Civil rights defenders say Russian anti-propaganda law violates free expression


In an article published to their blog, the Civil Rights Defenders, an independent group of experts dedicated to the defense of human rights, called the Russian law “a clear violation of freedom of expression and assembly.”

The response comes after the recent sentencing of two LGBT activists, Nikolai Alexeyev, the co-founder of the Moscow Gay Pride Movement, and Yaroslav Yevtushenko, by a court in Northern Russia for carrying a banner with the slogan “Gay propaganda does not exist. People do not become gay, people are born gay.”

The activists were the first to be penalized by a court under the federal law, which prevents the promotion of unconventional relationships to minors. After being arrested in front of the Children’s Library in Arkhangelsk, where they were picketing the anti-propaganda law, they were put on trial and fined 4,000 rubli (about $122).

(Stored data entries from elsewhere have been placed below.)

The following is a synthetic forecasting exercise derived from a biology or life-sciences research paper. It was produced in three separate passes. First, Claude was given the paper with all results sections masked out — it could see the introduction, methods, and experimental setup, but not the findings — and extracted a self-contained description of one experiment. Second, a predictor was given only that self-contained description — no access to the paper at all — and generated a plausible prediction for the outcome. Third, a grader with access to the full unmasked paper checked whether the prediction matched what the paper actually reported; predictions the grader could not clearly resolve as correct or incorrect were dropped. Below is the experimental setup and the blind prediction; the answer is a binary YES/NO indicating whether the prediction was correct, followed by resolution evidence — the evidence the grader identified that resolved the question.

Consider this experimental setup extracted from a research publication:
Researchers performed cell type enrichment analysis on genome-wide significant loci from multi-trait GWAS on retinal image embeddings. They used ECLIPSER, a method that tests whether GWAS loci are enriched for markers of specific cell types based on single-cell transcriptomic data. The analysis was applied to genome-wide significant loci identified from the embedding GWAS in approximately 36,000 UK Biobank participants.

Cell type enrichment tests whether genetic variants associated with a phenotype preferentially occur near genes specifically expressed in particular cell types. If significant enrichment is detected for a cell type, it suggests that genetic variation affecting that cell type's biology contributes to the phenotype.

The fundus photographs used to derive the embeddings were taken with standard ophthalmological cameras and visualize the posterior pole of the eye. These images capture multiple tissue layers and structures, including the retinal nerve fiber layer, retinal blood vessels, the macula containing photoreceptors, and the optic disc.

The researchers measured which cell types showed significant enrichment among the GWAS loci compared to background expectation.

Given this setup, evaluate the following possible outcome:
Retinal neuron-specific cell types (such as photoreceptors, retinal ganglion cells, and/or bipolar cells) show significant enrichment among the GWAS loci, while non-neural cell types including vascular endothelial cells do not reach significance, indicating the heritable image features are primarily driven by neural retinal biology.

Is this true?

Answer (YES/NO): NO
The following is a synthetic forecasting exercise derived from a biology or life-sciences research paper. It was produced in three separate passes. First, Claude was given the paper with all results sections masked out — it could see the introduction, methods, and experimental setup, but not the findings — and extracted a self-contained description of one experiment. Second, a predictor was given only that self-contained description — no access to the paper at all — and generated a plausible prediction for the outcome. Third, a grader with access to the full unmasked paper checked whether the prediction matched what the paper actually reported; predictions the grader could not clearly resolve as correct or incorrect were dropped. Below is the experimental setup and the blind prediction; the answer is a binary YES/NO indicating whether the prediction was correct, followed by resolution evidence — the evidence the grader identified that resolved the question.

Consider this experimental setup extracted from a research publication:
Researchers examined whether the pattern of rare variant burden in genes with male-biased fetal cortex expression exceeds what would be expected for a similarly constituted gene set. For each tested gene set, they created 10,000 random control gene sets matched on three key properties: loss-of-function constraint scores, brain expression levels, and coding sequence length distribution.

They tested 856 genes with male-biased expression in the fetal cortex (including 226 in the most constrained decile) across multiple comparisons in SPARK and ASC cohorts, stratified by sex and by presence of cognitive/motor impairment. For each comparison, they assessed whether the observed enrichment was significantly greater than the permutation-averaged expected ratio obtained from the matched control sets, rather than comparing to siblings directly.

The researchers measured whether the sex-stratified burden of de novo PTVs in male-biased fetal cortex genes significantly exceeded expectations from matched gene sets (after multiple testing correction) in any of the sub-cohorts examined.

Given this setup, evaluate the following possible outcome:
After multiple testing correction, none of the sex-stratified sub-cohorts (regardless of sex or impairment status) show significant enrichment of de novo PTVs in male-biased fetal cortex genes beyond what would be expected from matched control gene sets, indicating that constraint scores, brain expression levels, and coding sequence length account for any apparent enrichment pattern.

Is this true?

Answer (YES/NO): YES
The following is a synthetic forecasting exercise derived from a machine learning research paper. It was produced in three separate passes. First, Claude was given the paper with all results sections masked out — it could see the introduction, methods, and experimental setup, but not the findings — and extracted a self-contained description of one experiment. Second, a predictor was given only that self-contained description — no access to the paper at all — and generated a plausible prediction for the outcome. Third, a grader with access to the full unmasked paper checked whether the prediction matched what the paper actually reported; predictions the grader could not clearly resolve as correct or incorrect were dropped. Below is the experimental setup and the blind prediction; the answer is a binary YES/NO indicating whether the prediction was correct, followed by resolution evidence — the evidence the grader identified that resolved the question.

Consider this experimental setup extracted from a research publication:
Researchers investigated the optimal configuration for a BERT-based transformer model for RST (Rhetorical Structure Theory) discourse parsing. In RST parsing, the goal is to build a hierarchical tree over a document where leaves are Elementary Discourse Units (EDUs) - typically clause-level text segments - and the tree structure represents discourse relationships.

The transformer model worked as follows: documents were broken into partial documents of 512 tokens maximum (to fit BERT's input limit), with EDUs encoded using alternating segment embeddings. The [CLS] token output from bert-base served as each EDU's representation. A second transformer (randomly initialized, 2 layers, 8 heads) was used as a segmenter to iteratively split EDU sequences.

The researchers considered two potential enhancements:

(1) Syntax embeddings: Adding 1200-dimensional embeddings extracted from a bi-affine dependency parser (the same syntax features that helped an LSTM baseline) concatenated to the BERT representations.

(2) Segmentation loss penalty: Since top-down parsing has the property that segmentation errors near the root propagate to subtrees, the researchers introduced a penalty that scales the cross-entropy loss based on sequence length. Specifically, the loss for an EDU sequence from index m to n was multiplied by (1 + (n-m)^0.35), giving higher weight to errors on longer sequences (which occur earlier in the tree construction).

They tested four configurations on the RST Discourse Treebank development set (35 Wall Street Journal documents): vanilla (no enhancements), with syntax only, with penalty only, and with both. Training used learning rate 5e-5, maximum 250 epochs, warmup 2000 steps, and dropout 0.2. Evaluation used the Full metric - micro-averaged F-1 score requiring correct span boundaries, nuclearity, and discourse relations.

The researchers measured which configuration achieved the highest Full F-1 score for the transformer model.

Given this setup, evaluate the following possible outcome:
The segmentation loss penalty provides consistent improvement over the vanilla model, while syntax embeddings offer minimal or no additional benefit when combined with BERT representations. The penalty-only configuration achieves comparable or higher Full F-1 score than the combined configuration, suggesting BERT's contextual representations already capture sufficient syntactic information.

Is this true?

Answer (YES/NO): NO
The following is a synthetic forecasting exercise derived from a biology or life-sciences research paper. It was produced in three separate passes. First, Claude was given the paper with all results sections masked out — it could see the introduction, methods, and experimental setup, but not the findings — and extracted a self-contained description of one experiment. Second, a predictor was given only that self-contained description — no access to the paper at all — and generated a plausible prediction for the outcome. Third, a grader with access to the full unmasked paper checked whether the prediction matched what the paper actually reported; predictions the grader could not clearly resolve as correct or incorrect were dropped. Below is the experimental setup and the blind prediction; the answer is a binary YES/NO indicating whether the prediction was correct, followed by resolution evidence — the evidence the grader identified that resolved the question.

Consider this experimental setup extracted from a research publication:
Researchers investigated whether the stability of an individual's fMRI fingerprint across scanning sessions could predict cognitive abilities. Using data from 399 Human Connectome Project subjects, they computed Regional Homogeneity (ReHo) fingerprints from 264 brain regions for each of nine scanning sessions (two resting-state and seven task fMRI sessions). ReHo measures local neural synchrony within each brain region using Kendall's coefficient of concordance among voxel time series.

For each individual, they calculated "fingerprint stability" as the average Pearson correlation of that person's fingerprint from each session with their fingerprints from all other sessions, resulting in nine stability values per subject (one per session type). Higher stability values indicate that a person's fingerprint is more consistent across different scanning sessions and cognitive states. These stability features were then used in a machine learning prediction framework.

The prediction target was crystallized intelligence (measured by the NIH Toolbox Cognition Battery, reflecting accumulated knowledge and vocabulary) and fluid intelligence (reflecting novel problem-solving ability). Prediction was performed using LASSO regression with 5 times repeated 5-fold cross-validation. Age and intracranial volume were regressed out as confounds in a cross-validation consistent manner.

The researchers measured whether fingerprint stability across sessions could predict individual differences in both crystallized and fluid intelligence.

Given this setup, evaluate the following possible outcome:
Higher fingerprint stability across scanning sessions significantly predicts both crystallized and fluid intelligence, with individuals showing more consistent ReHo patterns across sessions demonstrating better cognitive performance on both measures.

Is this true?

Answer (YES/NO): NO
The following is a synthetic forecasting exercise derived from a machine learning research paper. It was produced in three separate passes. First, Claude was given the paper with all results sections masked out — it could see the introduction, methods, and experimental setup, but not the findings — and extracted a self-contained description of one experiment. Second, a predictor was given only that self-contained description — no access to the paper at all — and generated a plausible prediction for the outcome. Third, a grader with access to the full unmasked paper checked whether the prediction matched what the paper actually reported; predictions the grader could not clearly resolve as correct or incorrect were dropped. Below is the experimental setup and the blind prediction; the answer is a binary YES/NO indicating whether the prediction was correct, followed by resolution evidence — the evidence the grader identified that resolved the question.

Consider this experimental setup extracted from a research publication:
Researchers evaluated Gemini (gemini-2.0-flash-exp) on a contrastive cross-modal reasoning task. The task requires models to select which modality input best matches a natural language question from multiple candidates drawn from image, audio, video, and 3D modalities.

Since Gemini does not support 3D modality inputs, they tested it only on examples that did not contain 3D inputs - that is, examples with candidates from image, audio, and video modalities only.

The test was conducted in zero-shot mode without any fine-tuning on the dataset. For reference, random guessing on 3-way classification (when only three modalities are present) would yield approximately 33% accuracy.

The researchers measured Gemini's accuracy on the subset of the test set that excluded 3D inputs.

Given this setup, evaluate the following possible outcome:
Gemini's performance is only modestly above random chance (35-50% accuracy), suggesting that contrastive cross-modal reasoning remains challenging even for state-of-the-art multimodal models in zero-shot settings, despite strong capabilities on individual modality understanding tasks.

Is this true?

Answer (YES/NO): NO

“This is a clear violation of freedom of expression and assembly of these LGBT-activists,” said Joanna Kurosz, program director for Eastern Europe and Central Asia at Civil Rights Defenders, in an article posted on December 10.

“This law has opened up for systematic violations of basic human rights of LGBT-people and the Russian lawmakers should amend it immediately to comply with international standards and the Russian constitution,” she continued.

At their trial, both LGBT activists refused to plead guilty, and announced their intention to appeal the decision to the Regional Court in the city of Arkhangelsk.

“The verdicts open the way for appealing the ban on gay propaganda at Russia’s Constitutional Court and later at the European Court of Human Rights, which is what we are going to do,” said Alexeyev after the trial, according to the Moscow Times.